» **Excerpt to read**:

◆ ◆ ◆ ◆

Side note: the reason rawscores+1 is there is that the data frame has a score of zero in the first index.
Fundamentally, the function doesn't seem very complicated, and I know I could just implement it using a loop where I would do for(x in 1:number_of_records), but my understanding is that doing so is poor practice. I had hoped to simply use apply() to do this, like as follows:
apply(X=mydata[,1:12],MARGIN=1,
FUN=converter,gender=mydata[,"gender"],age=mydata[,"age"])
Unfortunately, R doesn't seem to approve of this approach, as it does not iterate through the vectors passed to subsequent arguments, but rather tries to take them as the argument as a whole. The solution would appear to be mapply(), but I can't figure out if there's a way to use mapply() over rows, instead of columns.
So, I guess my questions are threefold. One, is there a way to use mapply() over rows? Two, is there a way to make apply() iterate over arguments? And three, is there a better option out there? I've seen and heard a lot about the plyr package, but I didn't want to jump to that before I fully investigated the options present in Base R.

◆ ◆ ◆ ◆

» **Supplied entries**:
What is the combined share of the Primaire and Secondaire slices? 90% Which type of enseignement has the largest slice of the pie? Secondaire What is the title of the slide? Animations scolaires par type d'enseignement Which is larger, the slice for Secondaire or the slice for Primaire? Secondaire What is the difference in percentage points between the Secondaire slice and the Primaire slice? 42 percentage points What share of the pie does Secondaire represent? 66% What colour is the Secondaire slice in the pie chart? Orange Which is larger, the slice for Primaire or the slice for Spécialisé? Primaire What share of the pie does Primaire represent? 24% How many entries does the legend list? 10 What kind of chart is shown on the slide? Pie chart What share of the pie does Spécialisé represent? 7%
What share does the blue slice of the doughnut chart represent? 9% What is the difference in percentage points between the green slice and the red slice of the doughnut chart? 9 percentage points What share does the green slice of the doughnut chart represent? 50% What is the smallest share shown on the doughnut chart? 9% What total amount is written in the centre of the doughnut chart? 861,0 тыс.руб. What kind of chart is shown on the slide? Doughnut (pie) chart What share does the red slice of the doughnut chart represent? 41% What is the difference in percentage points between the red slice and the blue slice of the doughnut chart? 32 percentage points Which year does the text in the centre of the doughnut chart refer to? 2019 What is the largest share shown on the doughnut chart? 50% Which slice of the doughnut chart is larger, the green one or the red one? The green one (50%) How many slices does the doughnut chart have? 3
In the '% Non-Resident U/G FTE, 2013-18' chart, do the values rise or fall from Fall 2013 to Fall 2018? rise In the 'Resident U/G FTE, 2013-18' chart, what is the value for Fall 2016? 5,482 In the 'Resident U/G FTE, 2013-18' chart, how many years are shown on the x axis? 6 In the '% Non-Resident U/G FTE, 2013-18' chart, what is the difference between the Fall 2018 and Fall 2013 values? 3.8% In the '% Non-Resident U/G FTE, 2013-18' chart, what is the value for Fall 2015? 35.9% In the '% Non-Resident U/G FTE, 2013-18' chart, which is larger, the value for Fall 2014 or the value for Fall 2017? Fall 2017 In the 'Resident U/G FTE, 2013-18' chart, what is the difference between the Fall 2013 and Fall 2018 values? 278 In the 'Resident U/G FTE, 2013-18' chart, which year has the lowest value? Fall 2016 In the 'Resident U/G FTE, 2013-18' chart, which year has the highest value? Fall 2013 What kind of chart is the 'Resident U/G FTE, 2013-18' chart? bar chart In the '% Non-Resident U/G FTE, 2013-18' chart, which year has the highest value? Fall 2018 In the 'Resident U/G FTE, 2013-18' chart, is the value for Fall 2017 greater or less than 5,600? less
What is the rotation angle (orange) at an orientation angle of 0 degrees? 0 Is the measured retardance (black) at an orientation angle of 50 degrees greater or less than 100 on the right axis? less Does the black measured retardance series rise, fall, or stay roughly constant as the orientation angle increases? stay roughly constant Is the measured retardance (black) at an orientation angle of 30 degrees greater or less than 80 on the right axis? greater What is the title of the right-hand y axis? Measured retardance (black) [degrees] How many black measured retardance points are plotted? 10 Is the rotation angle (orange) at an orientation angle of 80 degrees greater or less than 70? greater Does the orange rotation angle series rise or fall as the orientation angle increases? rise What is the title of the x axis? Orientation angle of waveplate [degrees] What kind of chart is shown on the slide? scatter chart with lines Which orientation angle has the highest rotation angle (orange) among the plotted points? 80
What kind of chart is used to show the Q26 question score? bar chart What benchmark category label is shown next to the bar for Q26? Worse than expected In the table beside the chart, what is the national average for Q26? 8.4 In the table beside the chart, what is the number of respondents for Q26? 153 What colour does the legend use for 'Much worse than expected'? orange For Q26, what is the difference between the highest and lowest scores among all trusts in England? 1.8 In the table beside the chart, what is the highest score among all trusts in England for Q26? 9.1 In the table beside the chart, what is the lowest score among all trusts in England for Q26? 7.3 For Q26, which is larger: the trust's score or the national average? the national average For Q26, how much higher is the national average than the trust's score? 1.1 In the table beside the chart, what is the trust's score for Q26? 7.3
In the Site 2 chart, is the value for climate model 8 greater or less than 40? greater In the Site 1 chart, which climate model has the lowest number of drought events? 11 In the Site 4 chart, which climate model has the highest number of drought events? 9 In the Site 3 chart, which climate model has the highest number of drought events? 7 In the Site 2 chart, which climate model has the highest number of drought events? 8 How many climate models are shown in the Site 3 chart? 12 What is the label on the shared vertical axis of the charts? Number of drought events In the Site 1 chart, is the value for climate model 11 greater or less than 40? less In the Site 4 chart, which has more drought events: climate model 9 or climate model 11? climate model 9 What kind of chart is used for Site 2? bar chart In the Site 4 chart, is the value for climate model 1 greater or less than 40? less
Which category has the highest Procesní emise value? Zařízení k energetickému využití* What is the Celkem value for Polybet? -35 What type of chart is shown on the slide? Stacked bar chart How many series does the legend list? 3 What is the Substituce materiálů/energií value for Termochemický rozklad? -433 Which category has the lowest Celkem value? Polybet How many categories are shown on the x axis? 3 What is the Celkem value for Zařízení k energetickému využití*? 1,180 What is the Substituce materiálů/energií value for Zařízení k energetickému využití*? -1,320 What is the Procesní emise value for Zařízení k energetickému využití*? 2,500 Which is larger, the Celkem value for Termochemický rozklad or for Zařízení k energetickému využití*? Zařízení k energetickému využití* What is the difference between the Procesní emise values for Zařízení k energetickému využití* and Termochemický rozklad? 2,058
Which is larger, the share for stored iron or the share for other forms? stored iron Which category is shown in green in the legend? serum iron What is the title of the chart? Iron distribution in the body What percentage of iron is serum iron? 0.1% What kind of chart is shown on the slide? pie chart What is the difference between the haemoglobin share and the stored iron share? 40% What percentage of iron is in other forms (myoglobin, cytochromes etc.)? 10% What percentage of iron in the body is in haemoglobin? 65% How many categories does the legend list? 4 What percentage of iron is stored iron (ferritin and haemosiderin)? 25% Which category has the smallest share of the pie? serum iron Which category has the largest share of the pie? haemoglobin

◆ ◆ ◆ ◆

» **Work item A**:
Answer these questions about the apply() excerpt:
(i) Why is rawscores+1 there?
(ii) Which function would appear to be the solution?
(iii) Which package has the writer seen and heard a lot about?
» **Work item B**: Revise the apply() excerpt from "Fundamentally, the function" to "instead of columns.", replacing "poor practice" with "bad practice".
The records come from a different source than the text.

» **Your response A**:
(i) Because the data frame has a score of zero in the first index.
(ii) mapply()
(iii) The plyr package

» **Your response B**:
Fundamentally, the function doesn't seem very complicated, and I know I could just implement it using a loop where I would do for(x in 1:number_of_records), but my understanding is that doing so is bad practice. I had hoped to simply use apply() to do this, like as follows:
apply(X=mydata[,1:12],MARGIN=1,
FUN=converter,gender=mydata[,"gender"],age=mydata[,"age"])
Unfortunately, R doesn't seem to approve of this approach, as it does not iterate through the vectors passed to subsequent arguments, but rather tries to take them as the argument as a whole. The solution would appear to be mapply(), but I can't figure out if there's a way to use mapply() over rows, instead of columns.